C’est au milieu de ces luttes, des souffrances de toute nature dues aux privations et à la maladie, que l’expédition acheva de remonter le Javary. Deux épidémies exercèrent à la fois leur action meurtrière sur cette poignée d’hommes résolus, martyrisés jour et nuit, par l’horrible fléau des moustiques, borrachudos (ivres) et des moscas-varejas (mouches vivipares); elles ne purent cependant les faire reculer.

Des 82 personnes qui, le 17 janvier, avaient pénétré dans le Javary pleines de vie et d’enthousiasme, 55 seulement en atteignirent, le 14 mars, la source tant désirée.

Rouvrons ici encore, à cette date, le journal du baron de Teffé:

«14 Mars.

«Voici finie notre épineuse mission! écrit-il; la satisfaction que nous en éprouvons est réellement inexprimable.

«L’impétueux Javary, par le bras principal duquel nous avons remonté jusqu’à présent, a commencé à diminuer de volume un peu au-dessus du confluent du Paysandú, par 6° 36′ de lat. sud et 30° 11′ de longitude occidentale du méridien de Rio de Janeiro. A partir de 6° 53′ et 30° 51′, il a diminué encore après la bifurcation d’un autre de ses affluents, auquel j’ai donné le nom de Rio da Esperança, rivière de l’Espérance, parce que désormais le tronc principal ayant beaucoup moins d’eau, nous avions l’espoir d’arriver promptement à la source.

«A un jour de voyage au-dessus de cet affluent, nous en avons rencontré un autre qui, se trouvant sur la rive gauche, et par conséquent péruvienne, a été baptisé par mon collègue du nom de Rio de la Fortuna.

«Finalement le Javary, réduit à un insignifiant igarapé, comme l’Indien appelle les ruisseaux navigables seulement pour sa pirogue, lequel, malgré la crue produite par les pluies incessantes de ce mois, n’avait pas plus de 50 centimètres de profondeur et de 15 mètres de largeur, avait encore diminué au-dessus d’un autre affluent de la rive brésilienne, auquel, en raison de ses eaux noires, silencieuses et littéralement couvertes par les arbres des deux rives, j’ai donné le nom de Rio Triste.

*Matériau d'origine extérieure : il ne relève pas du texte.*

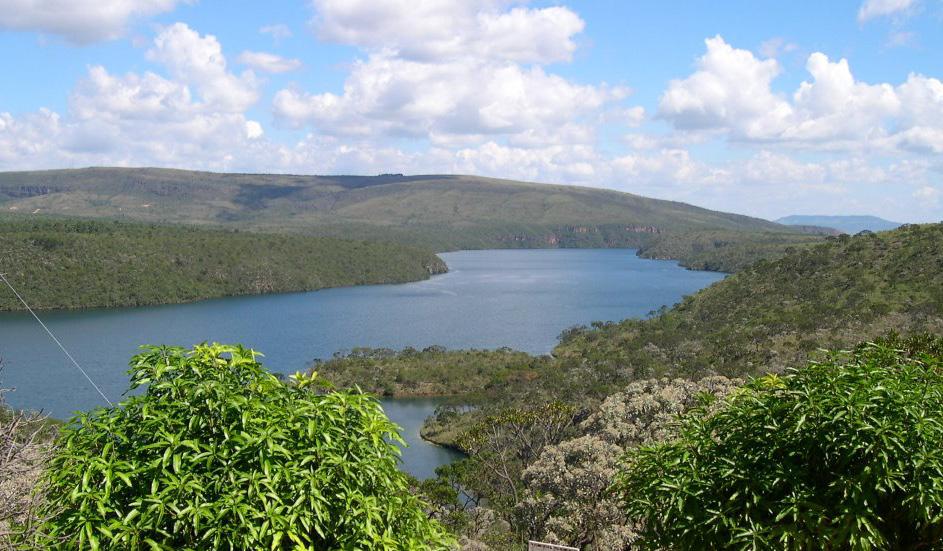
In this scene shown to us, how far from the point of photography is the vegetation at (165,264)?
124 meters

«Jusqu’ici nous n’avions eu à couper que des ponts, 176 au total,—mais voici quatre jours que l’obstruction complète de cet insignifiant ruisseau nous donne un travail insensé. A tout instant nous échouons, nous devons sauter à l’eau et pousser les chalanas à force de bras, ou alors ouvrir un chemin en coupant avec nos sabres les branches les plus basses de cette épaisse voûte de verdure formée par les arbres des deux rives. La largeur du Javary est telle dans ces derniers trois milles, que nous devrons descendre la poupe en avant; l’espace manque pour retourner les chalanas.

«Du point où nous sommes, il est absolument impossible d’aller plus loin, ce n’est déjà plus un rio, ni un igarapé, c’est un torrent insignifiant formé des filets d’eau sortis des igapos, ou grands bourbiers de cette région humide et marécageuse, où dans la saison pluvieuse ils se réunissent aux eaux qui découlent sur le sol des hauteurs environnantes.